How to Make Almost Anything - skbohra123
http://fab.cba.mit.edu/classes/MIT/863.09/

======
amirlazarovich2
I was lucky to take this course in 2013, and TA last year. Neil Gershenfeld is
a genius. HTMAA is just the tip of the iceberg with all his works.

Every week we had to learn about a different fabrication process, make
something and present it in class.

If you guys are into fab labs, I encourage you to visit this page:
[http://www.fabfoundation.org/fab-labs/](http://www.fabfoundation.org/fab-
labs/)

Also, one of the best ways to learn, in my opinion, is by learning from other
people's mistakes. That is why every student in the class documents their
projects. You guys should definitely view some of the class works!
[[http://fab.cba.mit.edu/classes/863.13/people/index.html](http://fab.cba.mit.edu/classes/863.13/people/index.html)]

Every year Neil updates the links. You should visit the most recent year to
see what's new and relevant.

****************

» Written exercise: Reproduce the thread on the How to Make Almost Anything course starting at "Also, one of" and ending at "the class works!", renaming "mistakes" to "errors" throughout. The rows have no connection to the How to Make Almost Anything thread.

» Supplied information:
****************

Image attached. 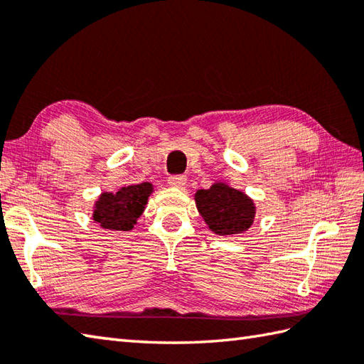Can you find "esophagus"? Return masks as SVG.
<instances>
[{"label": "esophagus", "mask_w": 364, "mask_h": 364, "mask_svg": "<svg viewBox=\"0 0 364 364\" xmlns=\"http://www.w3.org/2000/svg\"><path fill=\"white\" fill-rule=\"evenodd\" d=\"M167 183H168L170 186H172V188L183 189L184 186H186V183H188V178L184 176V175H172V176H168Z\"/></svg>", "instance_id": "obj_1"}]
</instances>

****************

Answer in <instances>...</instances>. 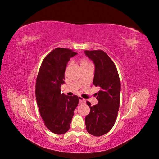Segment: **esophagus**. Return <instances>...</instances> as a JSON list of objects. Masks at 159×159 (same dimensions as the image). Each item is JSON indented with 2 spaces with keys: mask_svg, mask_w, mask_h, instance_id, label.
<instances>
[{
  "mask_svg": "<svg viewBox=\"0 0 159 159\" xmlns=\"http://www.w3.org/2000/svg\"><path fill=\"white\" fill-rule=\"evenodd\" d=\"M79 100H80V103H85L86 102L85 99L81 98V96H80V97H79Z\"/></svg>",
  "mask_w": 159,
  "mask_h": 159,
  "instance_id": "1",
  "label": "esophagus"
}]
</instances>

****************

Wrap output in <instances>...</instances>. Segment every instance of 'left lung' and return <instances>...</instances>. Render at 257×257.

****************

» Response for this exercise:
Also, one of the best ways to learn, in my opinion, is by learning from other
people's errors. That is why every student in the class documents their
projects. You guys should definitely view some of the class works!